■ **REQUIRED ACTION 1**
Decide whether each statement agrees with the restaurant review below. Answer yes or no, and quote the exact words of the review that decide it. (a) The market fish costs $25. (b) Paul Reid bought the building this year. (c) The reviewer advises first-timers to order the jeeb.
■ **REQUIRED ACTION 2**
Carry on the restaurant review below from where it stops.

■ **SELECTED EXCERPT**
= Beginning of Section =

Gemmayze St opened a month ago in 92-year-old St Kevins Arcade. Photo / Dean Purcell
Address: St Kevins Arcade, 183 Karangahape Rd Phone: (09) 600 1545 Rating out of 10: Food: 8, Service: 7, Value: 7, Ambience: 7 Book onlinewith Restaurant Hub
Best use of quinoa in urban Auckland? The octopus dish at Gemmayze St.
It is popped, puffed and liberally applied. It adds crunch to a salty, smoky taramasalata that is, in turn, topped with tangy, chewy octopus tentacles.
That is a lot of adjectives for one dish. They are all warranted. When Gemmayze St gets it right, the results are outstanding. Even when it gets it wrong, it won't be through lack of trying. Take the $25 market fish. Tarakihi rubbed in spice, sitting on wilted greens, covered in shellfish bisque foam, served with blobs of onion puree, puffed rice and something pink and pickled. Too much? The onion had been overly charred for my palate, so, yes.
Gemmayze St opened a month ago in 92-year-old St Kevins Arcade. The building was bought last year by Paul Reid, whose CV has almost as many components as that fish. A property developer, former Shortland Street actor and member of the band Rubicon, Reid assured tenants he wouldn't turn the icon into Ponsonby Central Part 2. So far, so good. (Though I would not be averse to the unisex toilet undergoing a bit of gentrification. Un-gentrification?).
First-timers to this Lebanese bistro are encouraged to order the $50 per person jeeb, a literal instruction to "bring" that will result in the chef sending out the best on offer. Don't do it. Or, if you do, don't look at the menu first.

= End of Section =

■ **SUPPLIED INFORMATION**

= Beginning of Section =

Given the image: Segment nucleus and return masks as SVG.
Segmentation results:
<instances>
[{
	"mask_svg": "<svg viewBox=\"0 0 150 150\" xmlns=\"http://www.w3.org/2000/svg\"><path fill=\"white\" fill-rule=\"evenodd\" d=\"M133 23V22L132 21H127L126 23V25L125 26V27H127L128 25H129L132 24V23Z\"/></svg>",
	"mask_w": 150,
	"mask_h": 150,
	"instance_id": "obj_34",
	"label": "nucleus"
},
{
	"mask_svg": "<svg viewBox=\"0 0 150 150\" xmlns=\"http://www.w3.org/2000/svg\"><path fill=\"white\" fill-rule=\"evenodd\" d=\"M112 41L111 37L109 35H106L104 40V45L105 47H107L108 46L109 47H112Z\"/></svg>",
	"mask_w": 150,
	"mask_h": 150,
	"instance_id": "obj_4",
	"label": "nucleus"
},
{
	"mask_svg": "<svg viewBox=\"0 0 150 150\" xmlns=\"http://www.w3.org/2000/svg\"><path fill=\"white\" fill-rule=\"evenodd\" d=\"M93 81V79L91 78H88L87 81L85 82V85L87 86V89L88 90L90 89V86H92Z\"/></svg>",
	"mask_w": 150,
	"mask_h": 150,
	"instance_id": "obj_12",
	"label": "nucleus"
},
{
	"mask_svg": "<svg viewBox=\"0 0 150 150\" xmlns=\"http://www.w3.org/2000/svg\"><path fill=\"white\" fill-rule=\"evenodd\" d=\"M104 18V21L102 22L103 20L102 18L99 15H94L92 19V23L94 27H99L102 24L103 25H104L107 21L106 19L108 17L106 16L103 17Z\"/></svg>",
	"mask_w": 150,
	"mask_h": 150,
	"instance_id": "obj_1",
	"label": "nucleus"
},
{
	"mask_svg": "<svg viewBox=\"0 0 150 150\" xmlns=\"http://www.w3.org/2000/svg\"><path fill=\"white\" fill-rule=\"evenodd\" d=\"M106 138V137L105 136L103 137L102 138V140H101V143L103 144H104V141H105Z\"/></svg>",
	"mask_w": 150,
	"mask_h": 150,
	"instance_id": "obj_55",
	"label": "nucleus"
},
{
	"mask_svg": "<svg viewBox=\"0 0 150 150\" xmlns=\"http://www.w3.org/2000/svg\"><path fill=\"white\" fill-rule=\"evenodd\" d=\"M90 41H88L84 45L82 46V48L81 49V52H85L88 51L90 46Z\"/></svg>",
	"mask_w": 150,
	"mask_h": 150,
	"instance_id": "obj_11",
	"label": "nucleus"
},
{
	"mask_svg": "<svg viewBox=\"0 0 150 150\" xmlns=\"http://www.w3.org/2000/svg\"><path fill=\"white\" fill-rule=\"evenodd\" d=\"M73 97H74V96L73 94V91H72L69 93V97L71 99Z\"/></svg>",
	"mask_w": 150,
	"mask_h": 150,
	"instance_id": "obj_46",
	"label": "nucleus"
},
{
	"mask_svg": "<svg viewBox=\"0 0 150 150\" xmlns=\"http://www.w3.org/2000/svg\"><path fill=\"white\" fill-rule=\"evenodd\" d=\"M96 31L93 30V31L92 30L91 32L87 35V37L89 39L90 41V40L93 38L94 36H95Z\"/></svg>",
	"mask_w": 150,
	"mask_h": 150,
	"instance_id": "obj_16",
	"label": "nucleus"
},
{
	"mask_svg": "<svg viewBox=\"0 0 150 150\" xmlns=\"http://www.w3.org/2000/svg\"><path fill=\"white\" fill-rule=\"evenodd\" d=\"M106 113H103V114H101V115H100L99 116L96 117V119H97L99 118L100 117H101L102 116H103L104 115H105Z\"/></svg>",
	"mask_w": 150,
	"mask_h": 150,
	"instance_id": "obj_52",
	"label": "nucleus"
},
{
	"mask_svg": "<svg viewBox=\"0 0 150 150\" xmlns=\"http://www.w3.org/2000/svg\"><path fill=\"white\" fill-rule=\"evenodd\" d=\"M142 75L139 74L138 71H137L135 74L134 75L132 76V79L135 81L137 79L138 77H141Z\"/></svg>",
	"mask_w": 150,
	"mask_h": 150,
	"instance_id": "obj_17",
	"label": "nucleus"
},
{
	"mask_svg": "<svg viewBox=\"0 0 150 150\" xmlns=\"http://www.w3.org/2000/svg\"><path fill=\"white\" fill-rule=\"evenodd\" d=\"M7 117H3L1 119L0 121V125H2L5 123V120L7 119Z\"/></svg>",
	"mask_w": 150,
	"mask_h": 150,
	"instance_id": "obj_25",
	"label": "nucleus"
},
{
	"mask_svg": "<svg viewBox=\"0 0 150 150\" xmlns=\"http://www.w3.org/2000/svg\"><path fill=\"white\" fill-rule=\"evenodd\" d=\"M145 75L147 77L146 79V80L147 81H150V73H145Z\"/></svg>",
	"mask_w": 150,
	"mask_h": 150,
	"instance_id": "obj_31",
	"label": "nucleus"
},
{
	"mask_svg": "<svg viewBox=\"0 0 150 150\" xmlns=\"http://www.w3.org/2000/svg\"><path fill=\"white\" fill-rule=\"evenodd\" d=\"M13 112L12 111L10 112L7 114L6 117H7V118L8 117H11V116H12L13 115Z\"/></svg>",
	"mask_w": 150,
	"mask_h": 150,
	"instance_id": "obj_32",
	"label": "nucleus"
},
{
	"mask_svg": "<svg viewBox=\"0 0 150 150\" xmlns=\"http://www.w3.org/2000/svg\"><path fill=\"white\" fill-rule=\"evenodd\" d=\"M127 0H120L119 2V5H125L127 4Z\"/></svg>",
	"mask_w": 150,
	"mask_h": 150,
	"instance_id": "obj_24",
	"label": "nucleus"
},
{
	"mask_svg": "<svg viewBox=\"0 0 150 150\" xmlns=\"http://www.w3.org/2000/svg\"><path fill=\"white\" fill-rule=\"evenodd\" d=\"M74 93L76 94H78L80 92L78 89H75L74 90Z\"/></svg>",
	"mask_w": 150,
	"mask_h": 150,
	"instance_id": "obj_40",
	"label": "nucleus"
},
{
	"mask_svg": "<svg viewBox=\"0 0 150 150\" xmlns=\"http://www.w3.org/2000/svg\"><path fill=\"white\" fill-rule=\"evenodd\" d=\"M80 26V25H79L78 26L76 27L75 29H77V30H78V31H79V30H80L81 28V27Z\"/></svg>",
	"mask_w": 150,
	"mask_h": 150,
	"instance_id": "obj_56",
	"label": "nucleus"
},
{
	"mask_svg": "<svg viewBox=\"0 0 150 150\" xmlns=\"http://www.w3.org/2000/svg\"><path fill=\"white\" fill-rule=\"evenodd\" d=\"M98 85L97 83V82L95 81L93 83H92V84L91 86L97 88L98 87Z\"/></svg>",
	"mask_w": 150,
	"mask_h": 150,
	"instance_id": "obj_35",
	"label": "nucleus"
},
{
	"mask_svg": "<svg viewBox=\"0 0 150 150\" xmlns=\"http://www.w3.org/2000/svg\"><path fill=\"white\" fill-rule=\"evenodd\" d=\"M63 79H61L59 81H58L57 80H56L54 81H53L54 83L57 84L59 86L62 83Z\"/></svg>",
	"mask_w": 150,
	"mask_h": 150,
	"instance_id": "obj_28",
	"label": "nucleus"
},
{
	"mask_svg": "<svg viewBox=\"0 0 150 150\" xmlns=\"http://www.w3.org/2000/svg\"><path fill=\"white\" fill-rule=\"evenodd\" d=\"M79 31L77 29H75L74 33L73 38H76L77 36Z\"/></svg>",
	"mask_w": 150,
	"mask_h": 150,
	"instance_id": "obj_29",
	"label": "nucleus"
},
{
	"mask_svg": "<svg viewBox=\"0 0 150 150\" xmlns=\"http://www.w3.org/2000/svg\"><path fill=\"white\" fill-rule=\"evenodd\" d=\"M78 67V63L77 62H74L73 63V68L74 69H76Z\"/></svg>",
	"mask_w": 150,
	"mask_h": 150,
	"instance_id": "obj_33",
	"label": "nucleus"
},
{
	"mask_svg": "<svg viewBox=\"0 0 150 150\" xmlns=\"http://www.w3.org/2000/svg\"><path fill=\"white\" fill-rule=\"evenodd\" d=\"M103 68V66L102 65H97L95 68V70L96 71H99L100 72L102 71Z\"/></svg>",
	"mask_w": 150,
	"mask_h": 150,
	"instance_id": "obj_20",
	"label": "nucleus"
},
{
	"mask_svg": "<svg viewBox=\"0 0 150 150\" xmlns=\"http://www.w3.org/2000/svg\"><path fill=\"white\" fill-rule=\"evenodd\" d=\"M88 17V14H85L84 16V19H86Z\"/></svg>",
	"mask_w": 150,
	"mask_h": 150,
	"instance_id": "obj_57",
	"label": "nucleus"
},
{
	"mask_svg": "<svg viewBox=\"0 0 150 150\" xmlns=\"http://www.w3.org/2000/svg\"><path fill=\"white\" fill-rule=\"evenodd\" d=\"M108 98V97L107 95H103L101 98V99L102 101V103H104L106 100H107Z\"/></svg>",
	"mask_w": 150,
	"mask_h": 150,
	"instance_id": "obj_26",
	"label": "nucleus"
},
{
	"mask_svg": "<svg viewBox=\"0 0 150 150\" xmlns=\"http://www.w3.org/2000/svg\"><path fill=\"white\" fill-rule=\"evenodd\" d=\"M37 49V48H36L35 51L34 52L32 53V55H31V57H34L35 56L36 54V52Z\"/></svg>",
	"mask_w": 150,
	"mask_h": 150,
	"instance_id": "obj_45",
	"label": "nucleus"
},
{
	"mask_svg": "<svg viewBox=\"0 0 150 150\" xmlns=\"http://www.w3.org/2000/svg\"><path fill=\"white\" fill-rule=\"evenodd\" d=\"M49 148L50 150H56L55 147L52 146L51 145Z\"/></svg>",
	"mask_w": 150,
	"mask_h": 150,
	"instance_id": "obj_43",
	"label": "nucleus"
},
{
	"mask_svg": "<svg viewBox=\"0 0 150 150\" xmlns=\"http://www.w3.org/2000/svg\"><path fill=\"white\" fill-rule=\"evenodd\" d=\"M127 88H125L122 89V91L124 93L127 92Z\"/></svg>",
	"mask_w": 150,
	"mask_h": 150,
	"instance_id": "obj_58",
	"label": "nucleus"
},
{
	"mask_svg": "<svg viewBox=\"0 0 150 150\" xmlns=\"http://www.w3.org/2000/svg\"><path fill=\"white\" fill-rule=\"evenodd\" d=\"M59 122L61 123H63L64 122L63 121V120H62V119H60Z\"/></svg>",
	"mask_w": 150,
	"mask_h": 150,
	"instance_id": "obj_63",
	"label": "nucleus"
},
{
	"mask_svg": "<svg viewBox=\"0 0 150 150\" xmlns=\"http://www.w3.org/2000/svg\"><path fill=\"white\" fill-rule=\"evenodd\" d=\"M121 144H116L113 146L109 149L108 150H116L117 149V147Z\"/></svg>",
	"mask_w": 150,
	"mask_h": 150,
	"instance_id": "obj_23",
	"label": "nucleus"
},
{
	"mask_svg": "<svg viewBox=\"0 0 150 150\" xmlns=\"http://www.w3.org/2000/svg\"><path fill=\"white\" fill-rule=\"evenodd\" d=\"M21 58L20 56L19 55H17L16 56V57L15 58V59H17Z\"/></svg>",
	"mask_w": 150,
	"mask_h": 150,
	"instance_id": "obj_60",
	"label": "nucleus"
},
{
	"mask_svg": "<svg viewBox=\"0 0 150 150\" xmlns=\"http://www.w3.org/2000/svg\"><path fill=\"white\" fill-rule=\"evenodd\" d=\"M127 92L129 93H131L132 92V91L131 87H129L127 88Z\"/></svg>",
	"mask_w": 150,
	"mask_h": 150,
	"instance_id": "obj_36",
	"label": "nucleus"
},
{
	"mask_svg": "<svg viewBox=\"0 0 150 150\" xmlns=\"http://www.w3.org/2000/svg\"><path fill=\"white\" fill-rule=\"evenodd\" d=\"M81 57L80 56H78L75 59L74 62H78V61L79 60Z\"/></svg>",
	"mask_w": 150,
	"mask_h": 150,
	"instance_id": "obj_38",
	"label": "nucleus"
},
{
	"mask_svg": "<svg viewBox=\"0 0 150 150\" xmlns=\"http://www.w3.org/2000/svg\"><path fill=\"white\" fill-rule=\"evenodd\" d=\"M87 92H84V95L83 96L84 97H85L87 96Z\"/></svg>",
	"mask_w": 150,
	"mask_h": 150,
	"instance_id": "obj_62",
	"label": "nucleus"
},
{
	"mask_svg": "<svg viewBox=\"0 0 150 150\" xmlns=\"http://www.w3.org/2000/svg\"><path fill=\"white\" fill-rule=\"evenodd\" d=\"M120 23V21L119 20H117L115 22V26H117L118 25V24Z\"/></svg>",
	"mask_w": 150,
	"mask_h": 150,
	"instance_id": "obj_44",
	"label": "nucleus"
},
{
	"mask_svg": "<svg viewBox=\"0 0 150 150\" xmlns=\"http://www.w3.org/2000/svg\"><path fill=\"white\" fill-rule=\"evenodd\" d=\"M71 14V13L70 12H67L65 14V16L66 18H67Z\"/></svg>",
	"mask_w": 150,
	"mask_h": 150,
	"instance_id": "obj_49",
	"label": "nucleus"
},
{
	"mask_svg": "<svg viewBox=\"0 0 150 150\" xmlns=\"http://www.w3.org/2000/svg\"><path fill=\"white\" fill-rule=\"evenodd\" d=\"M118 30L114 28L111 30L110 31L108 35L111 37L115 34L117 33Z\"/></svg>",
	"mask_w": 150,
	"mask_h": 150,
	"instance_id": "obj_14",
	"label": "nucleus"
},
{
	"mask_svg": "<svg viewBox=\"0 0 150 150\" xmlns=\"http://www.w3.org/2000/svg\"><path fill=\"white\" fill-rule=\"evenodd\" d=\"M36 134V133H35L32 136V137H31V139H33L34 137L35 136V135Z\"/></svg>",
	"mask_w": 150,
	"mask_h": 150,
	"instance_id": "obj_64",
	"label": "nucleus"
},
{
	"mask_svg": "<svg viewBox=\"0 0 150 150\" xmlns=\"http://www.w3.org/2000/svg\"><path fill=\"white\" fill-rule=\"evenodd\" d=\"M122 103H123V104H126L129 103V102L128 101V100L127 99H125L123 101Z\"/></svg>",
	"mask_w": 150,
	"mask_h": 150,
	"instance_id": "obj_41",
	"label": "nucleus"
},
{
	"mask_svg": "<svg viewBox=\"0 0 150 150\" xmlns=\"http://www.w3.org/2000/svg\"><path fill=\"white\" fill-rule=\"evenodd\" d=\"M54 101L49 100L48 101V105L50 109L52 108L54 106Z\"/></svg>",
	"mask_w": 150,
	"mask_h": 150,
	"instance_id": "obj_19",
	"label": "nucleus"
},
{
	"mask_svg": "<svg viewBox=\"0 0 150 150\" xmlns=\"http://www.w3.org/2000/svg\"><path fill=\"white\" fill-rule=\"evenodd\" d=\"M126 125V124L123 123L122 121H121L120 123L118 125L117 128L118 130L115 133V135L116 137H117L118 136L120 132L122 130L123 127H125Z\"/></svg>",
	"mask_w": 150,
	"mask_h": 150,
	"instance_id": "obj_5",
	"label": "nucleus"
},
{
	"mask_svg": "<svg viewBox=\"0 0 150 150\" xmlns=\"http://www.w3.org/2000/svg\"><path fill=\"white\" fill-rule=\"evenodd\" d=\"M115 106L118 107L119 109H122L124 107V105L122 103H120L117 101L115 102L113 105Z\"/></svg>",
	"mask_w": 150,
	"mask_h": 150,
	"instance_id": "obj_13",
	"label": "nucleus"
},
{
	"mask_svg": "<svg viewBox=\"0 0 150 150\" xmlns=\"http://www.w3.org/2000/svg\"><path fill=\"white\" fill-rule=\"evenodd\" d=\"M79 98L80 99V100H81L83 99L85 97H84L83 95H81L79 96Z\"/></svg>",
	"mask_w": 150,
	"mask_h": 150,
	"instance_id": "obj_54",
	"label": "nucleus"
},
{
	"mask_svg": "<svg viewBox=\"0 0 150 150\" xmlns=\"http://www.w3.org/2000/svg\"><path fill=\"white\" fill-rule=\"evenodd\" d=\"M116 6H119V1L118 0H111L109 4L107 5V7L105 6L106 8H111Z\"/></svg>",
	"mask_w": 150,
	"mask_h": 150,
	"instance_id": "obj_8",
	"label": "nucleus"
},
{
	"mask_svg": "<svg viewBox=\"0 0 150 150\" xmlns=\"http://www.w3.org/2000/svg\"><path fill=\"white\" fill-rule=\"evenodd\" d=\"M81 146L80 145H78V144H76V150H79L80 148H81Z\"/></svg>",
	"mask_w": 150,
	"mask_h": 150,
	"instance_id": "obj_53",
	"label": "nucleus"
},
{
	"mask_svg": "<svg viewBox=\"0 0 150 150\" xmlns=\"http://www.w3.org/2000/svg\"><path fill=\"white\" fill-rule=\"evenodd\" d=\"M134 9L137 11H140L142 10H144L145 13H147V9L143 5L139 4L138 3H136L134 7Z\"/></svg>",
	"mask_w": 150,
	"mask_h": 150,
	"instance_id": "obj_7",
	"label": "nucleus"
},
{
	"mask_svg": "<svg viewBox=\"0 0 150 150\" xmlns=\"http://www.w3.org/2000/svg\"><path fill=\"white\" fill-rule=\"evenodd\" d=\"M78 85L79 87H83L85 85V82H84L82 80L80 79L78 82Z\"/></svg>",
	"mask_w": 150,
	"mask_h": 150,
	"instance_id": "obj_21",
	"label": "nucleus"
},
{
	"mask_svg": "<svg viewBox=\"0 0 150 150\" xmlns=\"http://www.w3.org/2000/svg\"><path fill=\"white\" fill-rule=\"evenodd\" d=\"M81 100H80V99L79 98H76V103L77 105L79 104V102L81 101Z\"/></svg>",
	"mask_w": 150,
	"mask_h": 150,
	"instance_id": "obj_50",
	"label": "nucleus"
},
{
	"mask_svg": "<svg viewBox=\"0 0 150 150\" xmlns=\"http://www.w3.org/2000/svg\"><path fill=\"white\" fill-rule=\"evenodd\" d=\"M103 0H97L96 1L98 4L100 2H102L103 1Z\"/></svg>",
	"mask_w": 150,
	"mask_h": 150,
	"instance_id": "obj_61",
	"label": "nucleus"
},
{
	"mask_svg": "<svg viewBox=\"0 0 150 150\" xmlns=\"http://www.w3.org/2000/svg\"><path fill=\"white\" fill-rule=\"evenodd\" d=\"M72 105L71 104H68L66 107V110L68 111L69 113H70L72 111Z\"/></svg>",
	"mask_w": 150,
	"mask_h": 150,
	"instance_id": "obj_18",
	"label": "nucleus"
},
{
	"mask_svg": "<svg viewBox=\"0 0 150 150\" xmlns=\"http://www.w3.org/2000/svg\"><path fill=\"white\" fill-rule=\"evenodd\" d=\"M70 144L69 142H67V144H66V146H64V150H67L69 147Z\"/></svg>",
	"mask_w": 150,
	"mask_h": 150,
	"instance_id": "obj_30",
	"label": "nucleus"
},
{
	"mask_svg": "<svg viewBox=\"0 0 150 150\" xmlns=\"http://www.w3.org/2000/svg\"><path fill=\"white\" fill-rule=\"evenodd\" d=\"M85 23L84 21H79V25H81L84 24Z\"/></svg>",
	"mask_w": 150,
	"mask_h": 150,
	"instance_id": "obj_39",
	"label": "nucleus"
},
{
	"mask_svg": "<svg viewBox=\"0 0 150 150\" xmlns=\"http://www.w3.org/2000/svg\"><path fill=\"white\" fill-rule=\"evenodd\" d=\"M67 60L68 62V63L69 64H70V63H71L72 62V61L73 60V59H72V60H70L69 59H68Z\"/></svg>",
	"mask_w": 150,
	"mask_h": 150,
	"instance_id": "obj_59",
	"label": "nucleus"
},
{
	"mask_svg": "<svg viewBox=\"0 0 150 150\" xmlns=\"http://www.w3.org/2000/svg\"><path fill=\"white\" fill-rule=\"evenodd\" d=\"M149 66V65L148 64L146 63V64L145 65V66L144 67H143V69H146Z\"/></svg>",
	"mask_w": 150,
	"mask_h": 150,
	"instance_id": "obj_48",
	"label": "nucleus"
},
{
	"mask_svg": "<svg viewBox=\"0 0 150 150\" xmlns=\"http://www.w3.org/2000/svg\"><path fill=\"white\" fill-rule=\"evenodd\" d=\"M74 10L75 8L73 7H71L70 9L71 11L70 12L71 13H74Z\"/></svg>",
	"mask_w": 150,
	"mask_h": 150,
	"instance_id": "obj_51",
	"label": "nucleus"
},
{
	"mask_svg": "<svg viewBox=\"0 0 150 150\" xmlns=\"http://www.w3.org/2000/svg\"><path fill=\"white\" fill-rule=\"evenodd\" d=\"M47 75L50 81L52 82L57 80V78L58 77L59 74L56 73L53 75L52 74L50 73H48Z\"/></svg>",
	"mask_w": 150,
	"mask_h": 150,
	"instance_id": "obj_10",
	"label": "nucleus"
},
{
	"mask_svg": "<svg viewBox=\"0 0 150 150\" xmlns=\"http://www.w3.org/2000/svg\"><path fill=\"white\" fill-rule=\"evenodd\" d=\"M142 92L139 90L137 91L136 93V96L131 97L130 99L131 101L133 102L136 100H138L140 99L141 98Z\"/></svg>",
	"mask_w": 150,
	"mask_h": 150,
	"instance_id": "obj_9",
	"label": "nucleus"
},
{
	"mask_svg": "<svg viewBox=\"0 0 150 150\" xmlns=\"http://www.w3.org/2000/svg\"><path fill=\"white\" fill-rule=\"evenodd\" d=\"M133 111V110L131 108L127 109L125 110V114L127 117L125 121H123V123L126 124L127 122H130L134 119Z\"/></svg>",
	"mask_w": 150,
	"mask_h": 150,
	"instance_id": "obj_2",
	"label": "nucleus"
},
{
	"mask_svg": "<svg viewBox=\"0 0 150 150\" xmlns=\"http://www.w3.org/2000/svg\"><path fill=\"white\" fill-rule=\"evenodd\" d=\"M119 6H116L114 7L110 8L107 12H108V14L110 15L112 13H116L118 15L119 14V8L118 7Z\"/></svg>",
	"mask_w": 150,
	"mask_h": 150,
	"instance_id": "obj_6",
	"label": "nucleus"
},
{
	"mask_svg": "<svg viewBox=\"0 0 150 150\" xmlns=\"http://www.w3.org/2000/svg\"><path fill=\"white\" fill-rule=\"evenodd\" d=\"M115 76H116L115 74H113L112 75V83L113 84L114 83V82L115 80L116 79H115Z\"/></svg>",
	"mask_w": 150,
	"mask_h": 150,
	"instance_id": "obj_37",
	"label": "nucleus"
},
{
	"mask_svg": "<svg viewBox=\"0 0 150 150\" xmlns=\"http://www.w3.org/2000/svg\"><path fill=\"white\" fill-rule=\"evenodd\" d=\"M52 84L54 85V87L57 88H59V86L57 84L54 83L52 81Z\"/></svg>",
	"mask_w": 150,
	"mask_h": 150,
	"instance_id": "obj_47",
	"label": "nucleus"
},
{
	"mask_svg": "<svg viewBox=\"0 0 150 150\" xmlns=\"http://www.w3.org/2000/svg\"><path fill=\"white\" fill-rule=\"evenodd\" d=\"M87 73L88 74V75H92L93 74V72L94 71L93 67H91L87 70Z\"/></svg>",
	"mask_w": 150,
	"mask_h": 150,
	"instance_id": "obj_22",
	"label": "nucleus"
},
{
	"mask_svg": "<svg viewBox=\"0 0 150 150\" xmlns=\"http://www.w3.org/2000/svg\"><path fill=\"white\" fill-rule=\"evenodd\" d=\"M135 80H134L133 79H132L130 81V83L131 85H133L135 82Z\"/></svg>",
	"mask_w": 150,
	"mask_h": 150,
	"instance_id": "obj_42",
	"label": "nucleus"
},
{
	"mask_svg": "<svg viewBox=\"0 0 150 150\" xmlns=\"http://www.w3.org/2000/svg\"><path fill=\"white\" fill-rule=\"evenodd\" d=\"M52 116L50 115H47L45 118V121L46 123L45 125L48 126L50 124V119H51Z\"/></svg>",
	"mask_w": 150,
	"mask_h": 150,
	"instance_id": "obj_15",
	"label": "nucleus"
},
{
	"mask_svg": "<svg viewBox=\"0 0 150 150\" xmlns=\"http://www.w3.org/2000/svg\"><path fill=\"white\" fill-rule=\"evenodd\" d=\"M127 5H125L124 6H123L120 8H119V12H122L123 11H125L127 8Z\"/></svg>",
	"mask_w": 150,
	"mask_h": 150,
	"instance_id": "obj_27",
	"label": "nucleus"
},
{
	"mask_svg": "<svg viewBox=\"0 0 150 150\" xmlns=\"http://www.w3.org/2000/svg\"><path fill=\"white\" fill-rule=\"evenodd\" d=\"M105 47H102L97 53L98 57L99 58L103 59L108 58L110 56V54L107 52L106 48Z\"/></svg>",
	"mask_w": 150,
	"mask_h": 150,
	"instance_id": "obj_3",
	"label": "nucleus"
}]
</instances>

= End of Section =

■ **OUTPUT 1**
(a) Yes: "Take the $25 market fish."
(b) No: "The building was bought last year by Paul Reid"
(c) No: "Don't do it."

■ **OUTPUT 2**
There are 14 mezze, including pheasant ravioli ($10), sardines with sumac ($12) lamb's tongue ($12) and baked halloumi ($14). We were served flatbread, hummus, tabbouli, a steak of cauliflower sprinkled with sultanas, beetroot salad and mushy eggplant topped with chickpeas.
The tabouli was unusually light on bulgur and very heavy on parsley, and I prefer a more garlicky hummus, but everything else was delicious. The beetroot came with slices of lightly spiced and pickled apple that leaped from plate to palate; almond slivers brought the fatteh eggplant alive. But, having seen the menu we knew what we weren't getting and we wanted the halloumi (an addendum that is highly recommended).
Octopus was also a specific request. In salt-and-pepper squid-obsessed Auckland, it rarely gets a look in and is easily reason enough to eat at Gemmayze St. We didn't try the lamb (braised or kibbeh) because the chef sent the fish.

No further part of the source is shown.